Requirement 1:
In the Knicks piece, what is Julius Randle's turnover average for the whole season, and what is it during the stretch under Miller?
Requirement 2:
Which statistical categories does the Knicks piece list for each player's last five games and season averages?
Requirement 3:
Could you write the next part of the Knicks piece, picking up right after its final sentence?

Source:
# # # # #

Some of Fiz’s stans, if such a thing exists, might argue that the Knicks are playing much better because Payton is finally back. I mean, there’s no denying that having a semi-competent point guard helps, but it’s worth repeating that said point guard was benched for the first game of the season to start… Allonzo Trier. It’s not like Fizdale really knew what he was doing.

But we’re past that; now it’s time to look at what the players are doing under Miller’s reign (2-3) and compare that to their season averages, to try and understand if something changed or not (my wild guess before starting this experiment: the youngsters got worse. Not such a good look, but let’s see if I’m right).

– Marcus Morris

Last five games: 20.6 PPG, 5.2 RPG, 1.8 APG, .461 FG%, .389 3P%, .905 FT%. 31.2 MPG
Season averages: 18.3 PPG, 5.8 RPG, 1.4 APG, .427 FG%, .473 3P%, .852 FT%. 32.5 MPG

It’s pretty much the same Morris, but with much more sustainable shooting average and a slight uptick in his passing ways. Nothing to watch here, this iteration of Marcus Morris would probably be asked to score 20 on any given night for our team, even if prime Popovich was here.

– Julius Randle

Last five games: 20.2 PPG, 10.0 RPG, 3.4 APG, .457 FG%, .348 3P%, .704 FT%. 32.8 MPG
Season averages: 17.4 PPG, 8.7 RPG, 3.4 APG, .445 FG%, .265 3P%, .669 FT%. 32.1 MPG

Randle is tangibly better under Miller, and I think there’s enough evidence that he’s being used a bit better (another stat: his TOs for the season are 3.1 per game, in this stretch they’re just 2.0). He’s also shooting a bit better, but it’s not like he’s unable to maintain these percentages: if anything, he should be able to shoot around .500 from the field. I think Miller has been fixing Randle some.

# # # # #

Source excerpt:

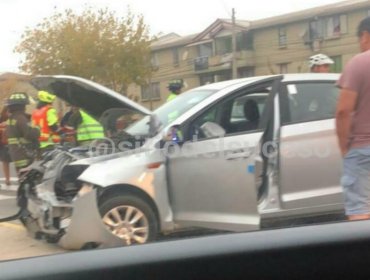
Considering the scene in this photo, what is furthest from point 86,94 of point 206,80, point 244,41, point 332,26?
point 244,41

# # # # #

Answer 1:
3.1 per game for the season and 2.0 per game under Miller.

Answer 2:
PPG, RPG, APG, FG%, 3P%, FT%, MPG

Answer 3:
– RJ Barrett

Last five games: 10.8 PPG, 6 RPG, 1.8 APG, .323 FG%, .238 3P%, .643 FT%. 33.2 MPG
Season averages: 13.7 PPG, 5.3 RPG, 3.0 APG, .383 FG%, .292 3P%, .546 FT%. 32.3 MPG

Ok, Barrett’s a rookie and wild swings should be expected; that said, if there’s anything about Miller that I’m disappointed in is the fact that Barrett’s looking even more lost than before since the other Mike’s at the helm. Shooting averages are atrocious, he almost stopped distributing the ball and he’s still playing too many minutes. It will take a major cataclysm to make me doubt that RJ’s gonna have a bright future in the NBA, but early returns – especially with a coach that looks like he can put together something passable – are a bit discouraging. Some of that, though, might be that in an effort to win as many games as possibile (#lolknicks) Miller’s trying to maximize known quantities such as Randle and Morris and he’s kinda overlooking the long goal. I can’t blame him, honestly, but it’s not good for the Knicks in the long game. If that’s the case, it’s the umpteenth damage Pills are inflicting to this moribund franchise. Also, if you want to win, why you’re keeping RJ in when Frank’s playing much better (if only for a night)?. This is very perplexing.

– Frank Ntilikina

Last five games: 4.2 PPG, 2 RPG, 2 APG, .333 FG%, .167 3P%, 1.000 FT%. 18.4 MPG
Season averages: 6.1 PPG, 2 RPG, 3.1 APG, .382 FG%, .328 3P%, .800 FT%. 24.6 MPG

Frank’s been a smoldering pile of manure under Miller until last night, but I wouldn’t read too much into that if we’re evaluating Miller’s performance. Frank just suffered some sort of mental breakdown that also coincided with the re-emergence of Elfrid Payton (and that could have worsened Frank’s already brittle confidence). Anyway last night Frank played great, even dunking on a fastbreak and emoting plenty after that. He’s still kind of a bust, but I can’t, I can’t, I won’t stop rooting for him. It’s like a doomed crush. You know you need to stay away from that, but you can’t. That’s how I feel about Frank. I know I’ll be let down, but I’ll revel in every spark of passion from now until my heart bursts in a firework of thorns.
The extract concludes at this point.